Debbi (25:38): Very influential. What advice would you give to someone who’s interested in writing for a living?

Lee (25:45): Yeah, I mean, I think that, you know, first of all, you have to be able to take rejection and know that rejection is gonna be a huge part of this career and to be able to just shrug it off, but also to take it in and get better each time. So like, you know, writing is all about editing. It’s about, you know, making your writing stronger and stronger. So rejection is a good thing. It, it only you know, enhances your work. So you have to have a really thick skin. And you know, it’s like somebody who wants to be a singer. Like you have to know how to, you have to have that talent, if you’re really gonna pursue this as a career. Not everybody can write, but if you really feel, and you’ve been told that, like you have the talent, then you’re meant to be a writer and that’s what you should be doing. Like find, you know, even if you have a full-time job, you write on the side, like find whatever, whether it’s an hour a day before work or an hour a day afterwards, you know, just find the time and get all your thoughts down on paper.

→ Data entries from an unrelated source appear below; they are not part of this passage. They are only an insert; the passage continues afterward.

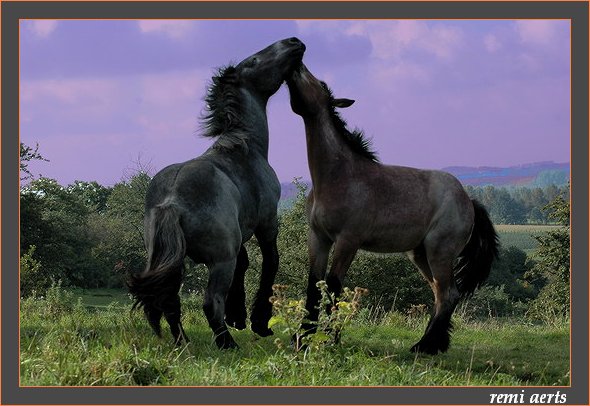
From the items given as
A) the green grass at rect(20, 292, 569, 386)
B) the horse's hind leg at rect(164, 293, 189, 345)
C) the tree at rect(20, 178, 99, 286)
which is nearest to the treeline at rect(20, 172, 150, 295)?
the tree at rect(20, 178, 99, 286)

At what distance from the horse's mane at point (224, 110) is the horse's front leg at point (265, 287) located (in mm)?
1028

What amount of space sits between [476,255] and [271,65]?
2999mm

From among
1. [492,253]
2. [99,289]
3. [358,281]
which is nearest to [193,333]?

Debbi (26:51): Amen to that. Great advice.

Lee (26:54): Thank you.

Debbi (26:56): Is there anything else you’d like to add that I haven’t asked you about?

Lee (27:01): No, this was great, Debbi. And, and yeah. If people are interested in my work, my latest series The Desire Card series is out—four out of the five books. And if you’re looking for some good kind of espionage, thrillers pick them up.

Debbi (27:19): Fantastic. Well, it sounds great. Thank you so much for being with us today.

Lee (27:24): Oh, thank you too. Yeah, this was amazing. Thank you so much for having me.

Debbi (27:27): It was a pleasure. Believe me and to all you listeners just remember to please leave a review if you enjoyed the, the episode and if you’d like to access bonus episodes and other perks, check us out on Patreon. On that note, our next guest will be coming up in another week. In the meantime, take care and happy reading.